It took eight long years of work and contacts, with some 30 U.S. and foreign agencies by the DEA, a mission that in the end bore several fruits, as the counter-narcotics agency managed to identify a complete network of money laundering and drug trafficking, in the process building an operation to capture and prosecute a couple of dozen Hezbollah agents.

This story was born, and is supported by, three direct testimonies of three protagonists of Project Cassandra: Jack Kelly, a veteran DEA supervisor considered the creator of the team; Derek Maltz, head of the DEA’s Special Operations Division; and David Asher, a DOD analyst specializing in illicit finance who was transferred to the unit during the investigation.

The story revealed by these three agents was published in an extensive report by Josh Meyer for POLITICO Magazine entitled: “The secret backstory of how Obama let Hezbollah off the hook”.

Project Cassandra investigations uncovered several high-ranking figures in the global criminal network woven by Hezbollah.

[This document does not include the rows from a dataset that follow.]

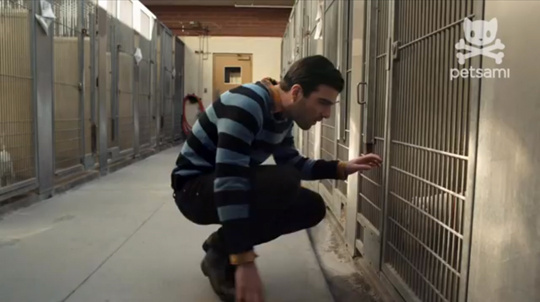 Zachary Quinto looks to adopt a Los Angeles shelter dog in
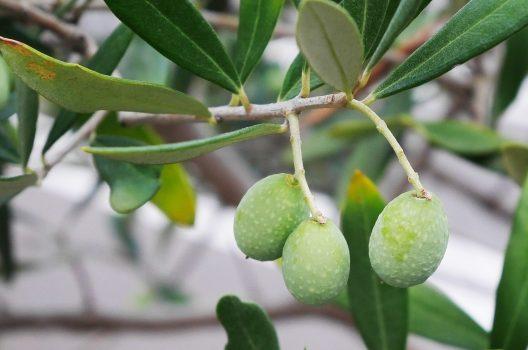 低木の種類1:シンボルツリーにおすすめ!常緑樹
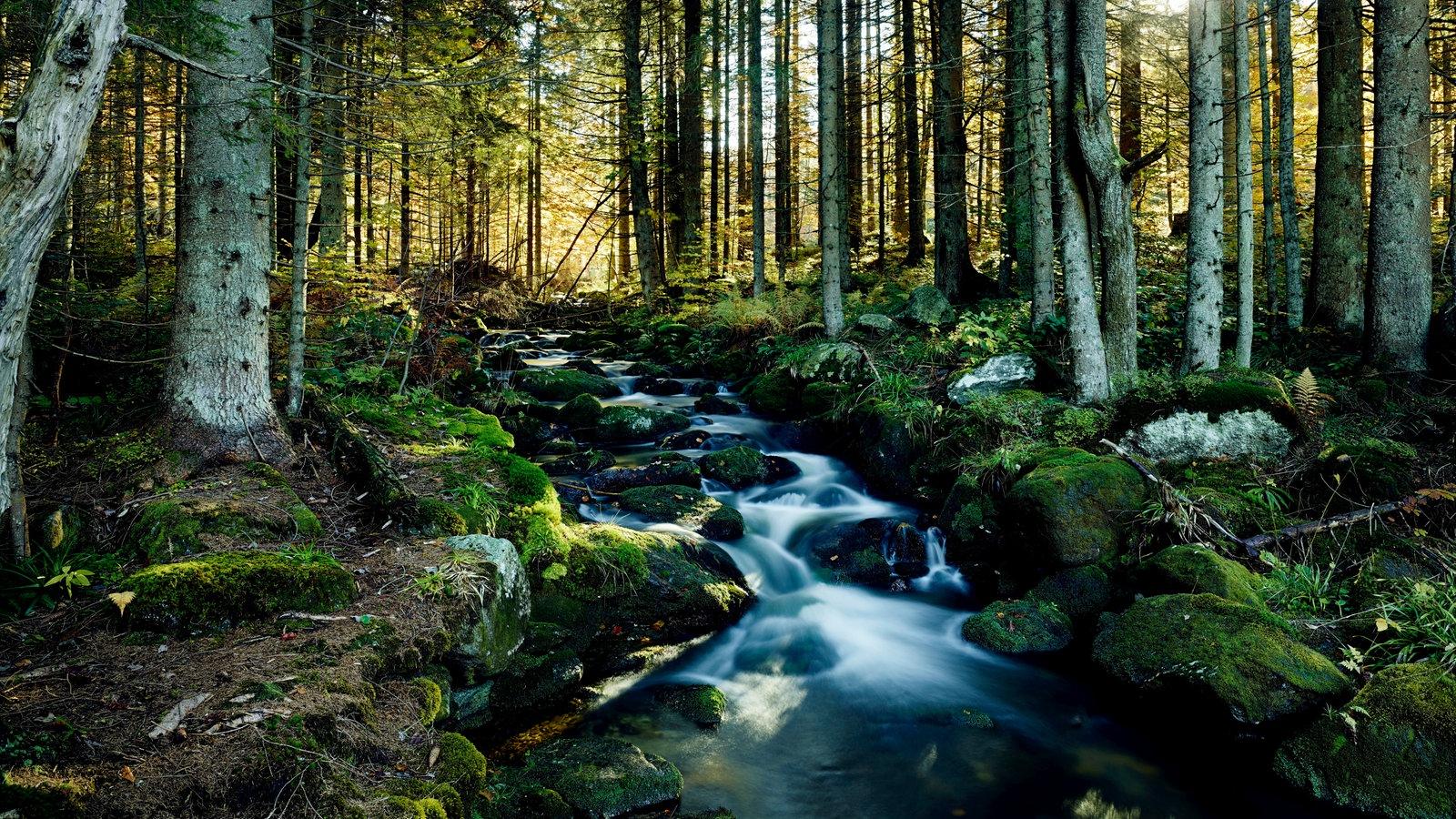 bayerischer wald nationalpark mittelgebirge kultur planet wissen. Black Bedroom Furniture Sets. Home Design Ideas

But that great effort would have been reduced to a bureaucratic web set up by the Central Intelligence Agency (CIA), the establishment in Washington, and the White House itself -in keeping with its geopolitical and foreign policy efforts.

Obama, acuerdo nuclear Irán, DEA, Project Cassandra
Former President of the United States, Barack Obama. According to POLITICO’s investigation, his administration torpedoed the DEA’s operation called Project Cassandra. (Efe).
The Iran nuclear deal, Obama’s promise that the Project Cassandra could do no harm

One of the first parts of POLITICO’s extensive investigation reveals that: “In its determination to secure a nuclear deal with Iran, the Obama administration derailed an ambitious enforcement campaign aimed at drug trafficking by the Iranian-backed terrorist group Hezbollah, even as it was channeling cocaine into the United States”.

Thereafter, this important website began to explain, based on the testimony of several interviewees, how Obama administration officials began to put obstacles in the way of the Cassandra Project.

The DEA’s Project Cassandra began in 2008, when the agency gathered evidence that Hezbollah had moved from being a “Middle Eastern-centric military and political organization” to “an international crime syndicate,” bringing to light the first links between drug trafficking and terrorism globally.

According to the investigation, this criminal network “was collecting $1 billion annually from drug and arms trafficking, money laundering and other criminal activities”.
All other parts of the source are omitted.